The Matches

The session around this story invites the children to devise their own story- telling techniques and will allow them to explore the concept of ‘story’ itself.

Explain to the children that they will be given a special task this week: to tell a story to someone else. Explain that they could tell whichever story they like but, to make things easier for them, you are going to give them a ‘scary story’ to tell that shouldn’t be too difficult to remember. Make sure everyone is settled and ready for a story. You could dim the lights to help create an atmosphere before telling them The Matches.

Note: I first found this story in the introduction to Favourite Folktales From Around The World, edited by Jane Yolen (1987). She says that the story was first reported by the collector Katharine Briggs. In Yolen’s book it is even shorter than mine:

‘He woke up frightened and reached for the matches, and the matches were put into his hand.’

I have made explicit what is only implicit for the benefit of a younger audience. You may want to refer to Yolen’s version when discussing whether it should have more description or less.

When they are ready, tell the children the following story in as lively and interesting a way as you can (without going over the top!):

The story

(I have marked in with a / the beginning, the middle and the end sections. You may want to use these for a later discussion. The children may not agree with this division.)

A long time ago there was a man who lived by himself in a big house. / One night, he awoke sweating and terrified, convinced there was someone else in the room with him. / He searched in the darkness for some matches with which to light a candle... and in the darkness, the matches were handed to him!

Task Question 1: Can anyone say back to the class what happened in the story?

This is not a storytelling task, just a plot-recall task to help embed the story in the minds of the children. You could extend this by asking them to turn to a partner and take it in turns to tell each other what happened in the story. They should correct each other and fill in any gaps. Even at this stage, some of them will naturally storytell. The next task is a storytelling activity.

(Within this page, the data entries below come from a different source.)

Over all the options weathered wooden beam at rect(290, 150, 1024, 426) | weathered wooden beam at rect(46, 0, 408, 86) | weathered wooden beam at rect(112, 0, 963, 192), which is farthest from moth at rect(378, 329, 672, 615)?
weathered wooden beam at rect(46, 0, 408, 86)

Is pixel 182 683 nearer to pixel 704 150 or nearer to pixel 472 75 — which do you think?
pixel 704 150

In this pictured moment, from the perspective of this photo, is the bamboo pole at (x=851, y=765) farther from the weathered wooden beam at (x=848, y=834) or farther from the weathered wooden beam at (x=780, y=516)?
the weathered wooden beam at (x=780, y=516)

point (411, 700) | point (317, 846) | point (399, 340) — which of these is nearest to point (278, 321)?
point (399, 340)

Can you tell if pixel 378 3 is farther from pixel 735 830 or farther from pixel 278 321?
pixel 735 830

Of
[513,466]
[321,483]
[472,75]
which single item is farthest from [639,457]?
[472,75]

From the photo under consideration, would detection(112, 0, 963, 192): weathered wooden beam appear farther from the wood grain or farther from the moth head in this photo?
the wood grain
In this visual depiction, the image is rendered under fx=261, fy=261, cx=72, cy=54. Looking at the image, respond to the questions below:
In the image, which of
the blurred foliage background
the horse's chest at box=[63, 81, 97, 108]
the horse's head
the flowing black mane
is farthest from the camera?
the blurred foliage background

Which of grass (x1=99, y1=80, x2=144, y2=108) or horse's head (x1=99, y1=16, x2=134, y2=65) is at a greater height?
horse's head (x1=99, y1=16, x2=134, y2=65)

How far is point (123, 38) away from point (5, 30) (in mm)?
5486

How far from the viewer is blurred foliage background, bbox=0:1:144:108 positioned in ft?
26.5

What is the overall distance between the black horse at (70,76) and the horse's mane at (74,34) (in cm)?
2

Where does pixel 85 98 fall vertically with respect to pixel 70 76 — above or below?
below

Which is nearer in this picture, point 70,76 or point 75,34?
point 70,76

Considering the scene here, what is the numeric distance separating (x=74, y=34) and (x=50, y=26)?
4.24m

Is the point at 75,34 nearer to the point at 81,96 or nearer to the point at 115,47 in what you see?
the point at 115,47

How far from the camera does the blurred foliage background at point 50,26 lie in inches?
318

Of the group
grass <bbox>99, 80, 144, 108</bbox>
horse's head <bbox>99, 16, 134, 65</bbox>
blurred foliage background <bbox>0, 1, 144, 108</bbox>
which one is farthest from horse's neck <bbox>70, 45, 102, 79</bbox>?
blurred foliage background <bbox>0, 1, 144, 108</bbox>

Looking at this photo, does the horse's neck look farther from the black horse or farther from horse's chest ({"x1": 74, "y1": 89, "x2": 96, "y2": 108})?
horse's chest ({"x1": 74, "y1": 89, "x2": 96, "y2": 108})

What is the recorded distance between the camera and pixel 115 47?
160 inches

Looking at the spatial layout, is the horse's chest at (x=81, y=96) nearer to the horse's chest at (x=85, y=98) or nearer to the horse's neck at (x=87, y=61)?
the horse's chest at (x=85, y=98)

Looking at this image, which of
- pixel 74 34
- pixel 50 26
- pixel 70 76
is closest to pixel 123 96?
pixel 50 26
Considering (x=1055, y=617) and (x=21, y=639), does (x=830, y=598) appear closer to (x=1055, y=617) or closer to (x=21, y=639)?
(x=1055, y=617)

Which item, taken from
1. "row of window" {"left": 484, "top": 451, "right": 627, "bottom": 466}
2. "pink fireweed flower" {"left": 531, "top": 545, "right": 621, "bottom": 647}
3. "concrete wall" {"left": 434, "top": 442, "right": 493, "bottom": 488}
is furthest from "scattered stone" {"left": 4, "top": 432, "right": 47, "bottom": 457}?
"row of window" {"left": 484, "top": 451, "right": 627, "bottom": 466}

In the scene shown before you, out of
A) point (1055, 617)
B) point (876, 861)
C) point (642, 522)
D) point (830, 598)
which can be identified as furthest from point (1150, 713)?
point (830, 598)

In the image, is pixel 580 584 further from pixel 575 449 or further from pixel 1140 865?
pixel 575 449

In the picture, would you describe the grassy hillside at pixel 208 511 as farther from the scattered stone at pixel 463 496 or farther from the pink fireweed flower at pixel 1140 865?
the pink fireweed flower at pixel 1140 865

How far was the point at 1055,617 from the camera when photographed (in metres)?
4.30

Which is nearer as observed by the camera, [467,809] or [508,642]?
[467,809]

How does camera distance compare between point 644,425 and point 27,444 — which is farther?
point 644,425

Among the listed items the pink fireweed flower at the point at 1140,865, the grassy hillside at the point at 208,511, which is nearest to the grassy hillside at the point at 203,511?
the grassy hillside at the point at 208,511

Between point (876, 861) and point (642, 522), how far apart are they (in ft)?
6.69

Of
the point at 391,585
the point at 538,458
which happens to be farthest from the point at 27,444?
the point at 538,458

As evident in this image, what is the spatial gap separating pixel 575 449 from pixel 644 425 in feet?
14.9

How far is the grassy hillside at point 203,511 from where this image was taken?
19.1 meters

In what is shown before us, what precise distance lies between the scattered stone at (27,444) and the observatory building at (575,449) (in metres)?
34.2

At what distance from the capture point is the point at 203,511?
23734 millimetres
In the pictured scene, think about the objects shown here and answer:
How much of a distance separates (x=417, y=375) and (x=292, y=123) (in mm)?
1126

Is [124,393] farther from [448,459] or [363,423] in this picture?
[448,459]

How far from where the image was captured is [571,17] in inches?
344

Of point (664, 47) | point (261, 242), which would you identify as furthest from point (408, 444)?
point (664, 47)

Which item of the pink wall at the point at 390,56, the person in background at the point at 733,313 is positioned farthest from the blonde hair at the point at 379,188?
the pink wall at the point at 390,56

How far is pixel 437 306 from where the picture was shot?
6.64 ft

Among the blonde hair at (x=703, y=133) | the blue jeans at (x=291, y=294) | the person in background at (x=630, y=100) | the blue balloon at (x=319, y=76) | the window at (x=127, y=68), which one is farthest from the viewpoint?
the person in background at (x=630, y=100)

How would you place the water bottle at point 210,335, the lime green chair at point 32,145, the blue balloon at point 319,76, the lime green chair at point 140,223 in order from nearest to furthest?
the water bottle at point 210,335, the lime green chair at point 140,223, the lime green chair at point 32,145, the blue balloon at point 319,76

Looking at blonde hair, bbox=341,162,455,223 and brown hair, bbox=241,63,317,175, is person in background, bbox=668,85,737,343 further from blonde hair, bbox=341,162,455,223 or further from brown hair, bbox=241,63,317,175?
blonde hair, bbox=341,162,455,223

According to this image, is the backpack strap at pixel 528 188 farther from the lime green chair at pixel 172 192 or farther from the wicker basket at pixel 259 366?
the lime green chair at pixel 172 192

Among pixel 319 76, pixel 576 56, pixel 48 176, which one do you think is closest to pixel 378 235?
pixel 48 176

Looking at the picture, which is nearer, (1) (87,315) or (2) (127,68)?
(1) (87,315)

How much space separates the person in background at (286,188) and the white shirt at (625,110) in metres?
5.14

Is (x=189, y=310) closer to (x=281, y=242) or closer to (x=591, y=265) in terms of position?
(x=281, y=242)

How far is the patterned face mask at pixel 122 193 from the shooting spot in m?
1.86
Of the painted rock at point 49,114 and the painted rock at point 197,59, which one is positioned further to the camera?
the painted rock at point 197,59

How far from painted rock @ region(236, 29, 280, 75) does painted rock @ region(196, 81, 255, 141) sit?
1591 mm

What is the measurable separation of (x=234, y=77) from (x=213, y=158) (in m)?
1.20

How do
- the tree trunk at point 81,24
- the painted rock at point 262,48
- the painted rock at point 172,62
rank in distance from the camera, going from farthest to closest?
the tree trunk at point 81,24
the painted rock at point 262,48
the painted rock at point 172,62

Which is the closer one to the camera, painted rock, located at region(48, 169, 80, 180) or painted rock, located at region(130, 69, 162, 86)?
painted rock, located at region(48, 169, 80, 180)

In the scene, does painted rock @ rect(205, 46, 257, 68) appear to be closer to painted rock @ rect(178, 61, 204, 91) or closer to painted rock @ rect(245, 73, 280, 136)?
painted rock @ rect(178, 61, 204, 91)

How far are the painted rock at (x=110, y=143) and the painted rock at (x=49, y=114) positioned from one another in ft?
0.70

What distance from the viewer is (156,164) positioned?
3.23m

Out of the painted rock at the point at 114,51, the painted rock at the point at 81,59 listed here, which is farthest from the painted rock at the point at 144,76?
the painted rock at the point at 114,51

Task Question 2: When you tell this story to someone, how can you tell it so that it will work really well?

In pairs or groups the children should be given a minute or two to think of different ways that they could tell the story effectively. Suggestions I have heard from some Year 3 (age seven to eight) classes have included:

  • Lower your tone.
  • Use more description.
  • Get a friend to make some sound effects while you tell it.
  • Turn it into a play.
  • Turn the lights down.
  • Use hand gestures.
  • Put pauses in.
  • Speed up at the exciting bit (‘He scrambled around for some matches to light a candle...’).
  • Turn it into a comedy (‘...and then his mother’s voice said, “Are you still up, you should be asleep!”’).
  • Give the story an ending. (This makes an excellent discussion point: does it have an ending?)

One very interesting suggestion was that you should say when it happened so that people would know that there were no electric lights, providing a reason to the listener for why he didn’t just switch the light on.

Whenever the children make a suggestion ask them to demonstrate it to the class. As the story is so short this should not be too difficult for them to do. If you want to make it solely a storytelling exercise then stipulate that they are not to change the story in any way. Whether it is a story and whether it can be improved can be a separate discussion.

Some of the above suggestions offered by the children are more contro- versial than others. It is often a good idea to engage the children in a discussion about the more controversial ones. If someone says ‘use more description’ or ‘give the story an ending’ ask the class what they think about this and allow different points of view to be voiced, for example: (Year 3) ‘It should have an ending because it’s boring if you don’t know what happens at the end.’ / ‘ It shouldn’t have an ending because it keeps people wondering about who or what is in the room and that’s more exciting.’ You could use an opportunity like this to explain a distinction between ‘an ending’ and ‘a conclusion’ (or ‘a finish’): The Matches clearly has an ending but it is inconclusive for dramatic reasons.

I offer some of my own basic hints for storytelling to the children (to add to their own, if they haven’t already said them):

  1. Split the story into three parts: a beginning, a middle and an end (not the same as ‘a finish’). Ask the children to say what these are in the story.
  2. Suggest that they try not to say ‘and then...’ between every sentence or event. Demonstrate this by telling the story with ‘and thens’ and then (!) telling it without them.
  3. Insert dramatic pauses between the three sections instead of saying ‘and then’.
  4. Try telling the story in lots of different ways to find out which way works best (list the suggestions the class has already made).

Leave them with the task of telling the story to others at home and then to report back to you the following week about how their storytelling went and about which storytelling method worked best with their audience. If they told a different story ask them to tell it to the class; avoid saying ‘perform it’ as this may put some off.